Developmental regulation of GC transport at brain barriers
During physiological development, glucocorticoid exposure can modulate BBB properties, particularly in late gestation. Antenatal GC administration in pregnancies at risk of preterm delivery promotes lung maturation but also affects fetal brain microvessels, where cortisol and synthetic GCs such as dexamethasone increase P‑gp expression and activity in a gestational age‑dependent manner.116,117 In guinea pig BECs, GC treatment in late gestation and early postnatal life upregulates Abcb1 mRNA and P‑gp protein, likely through changes in vesicular trafficking (e.g. enhanced Rab‑dependent recycling), leading to a persistent increase in efflux capacity at the developing BBB. 116 This sustained elevation of P‑gp may reduce fetal and neonatal brain exposure to both endogenous GCs and xenobiotics, with potential long‑term consequences for neurodevelopment and drug response. 21 These observations indicate that GC transport capacity is dynamically regulated during both disease and development, with implications for CNS exposure and barrier function.

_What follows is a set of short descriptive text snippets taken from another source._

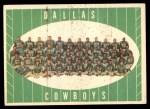 1961 Topps #28   Dallas Cowboys Front Thumbnail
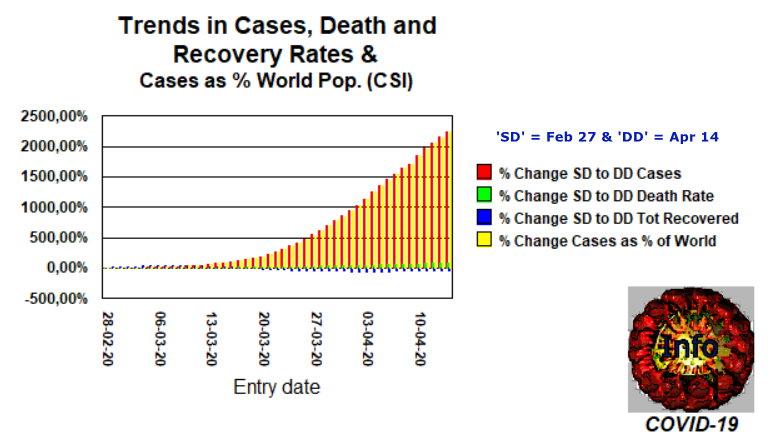 Trends 1 - April 14, 2020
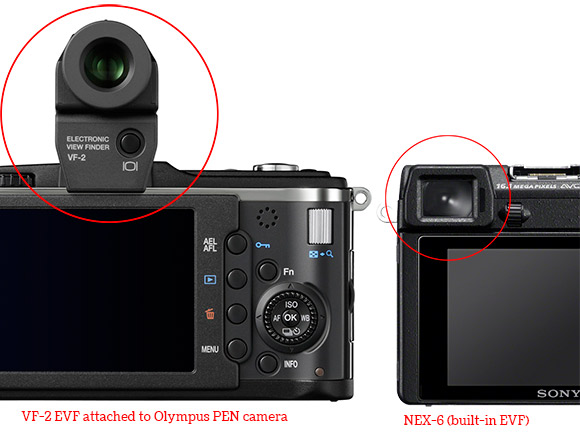 Olympus PEN camera with VF-2 optional EVF compare to Sony NEX-6 EVF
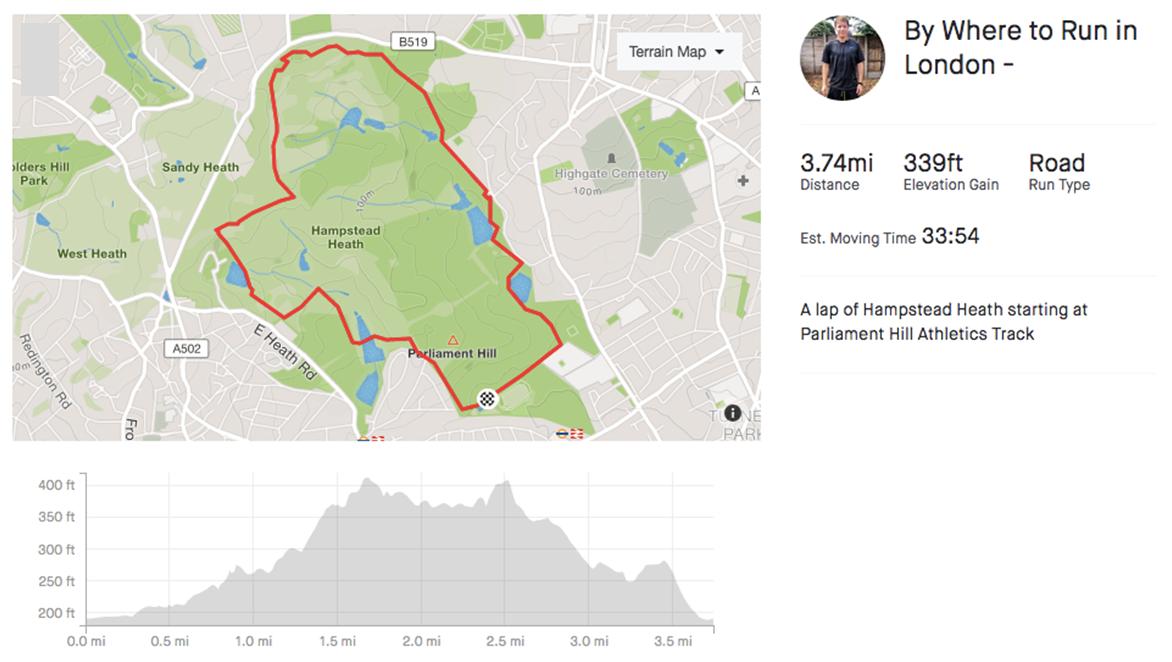 Hampstead-Heath-Strava-Route-Where-to-run-in-London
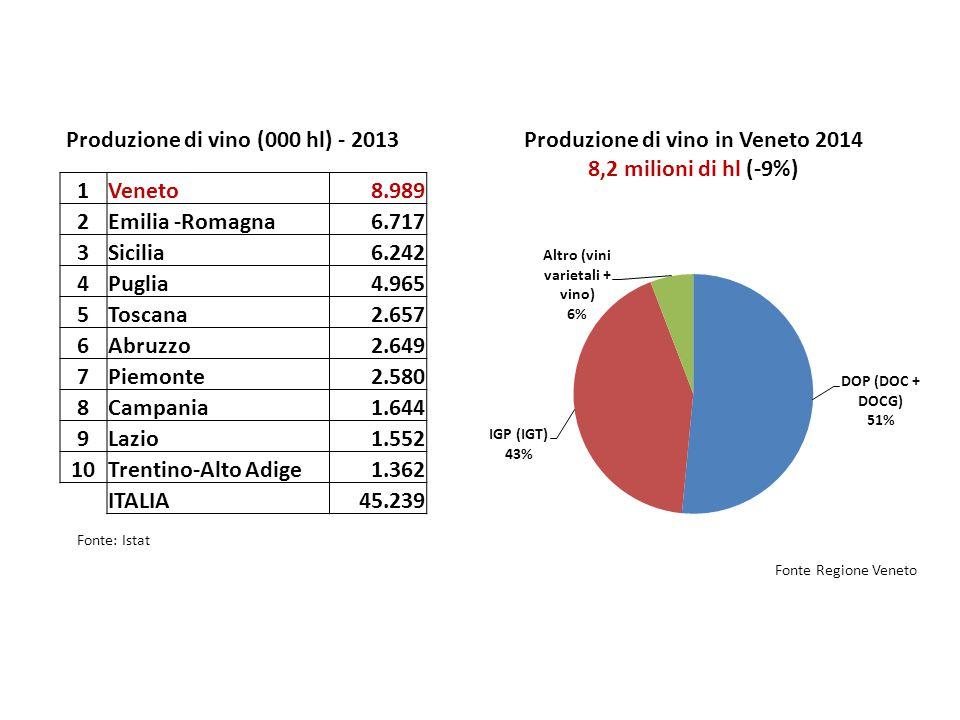 Produzione di vino (000 hl) - 2013 Fonte: Istat Produzione di vino in Veneto 2014 8,2 milioni di hl (-9%) Fonte Regione Veneto 1Veneto8.989 2Emilia -Romagna6.717 3Sicilia6.242 4Puglia4.965 5Toscana2.657 6Abruzzo2.649 7Piemonte2.580 8Campania1.644 9Lazio1.552 10Trentino-Alto Adige1.362 ITALIA45.239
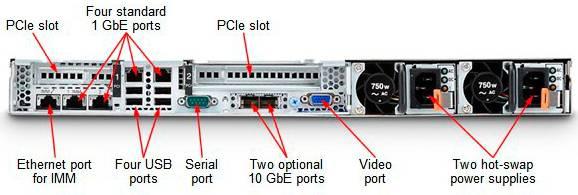 Сервер Lenovo System X x3550 M4 - фото 7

Local metabolism of GC at brain barriers
Beyond transporter-mediated mechanisms, glucocorticoid exposure at brain barriers is also regulated by local steroid metabolism. The enzymes 11β-hydroxysteroid dehydrogenase 1 (11β-HSD1) and 11β-HSD2 interconvert active cortisol and inactive cortisone, thereby modulating the availability of biologically active glucocorticoids at the neurovascular interface. 118 11β-HSD1 primarily functions as an 11β-reductase that regenerates cortisol from cortisone and amplifies intracellular glucocorticoid signaling. 119 This enzyme is widely expressed in forebrain regions such as the cortex and hippocampus and is also present in glial cells including microglia, where inflammatory activation can further upregulate 11β-HSD1 expression and enhance local cortisol regeneration. 120
In contrast, 11β-HSD2 catalyzes the oxidative inactivation of cortisol to cortisone and is highly expressed during brain development, where it functions as a protective metabolic barrier limiting excessive glucocorticoid exposure to developing neural cells. 121 At brain barrier interfaces such as the BBB and BCSFB, differential expression of 11β-HSD isoforms is thought to regulate local cortisol–cortisone conversion and thereby influence the fraction of active glucocorticoid that reaches the CNS parenchyma. 122
Through this enzymatic interconversion, brain barriers may not only influence the physical passage of glucocorticoids but also modulate the proportion of hormone that remains biologically active after entering the CNS. This metabolic layer of regulation therefore likely complements passive diffusion and transporter-mediated pathways in shaping glucocorticoid exposure within the brain, potentially influencing brain barrier physiology and function.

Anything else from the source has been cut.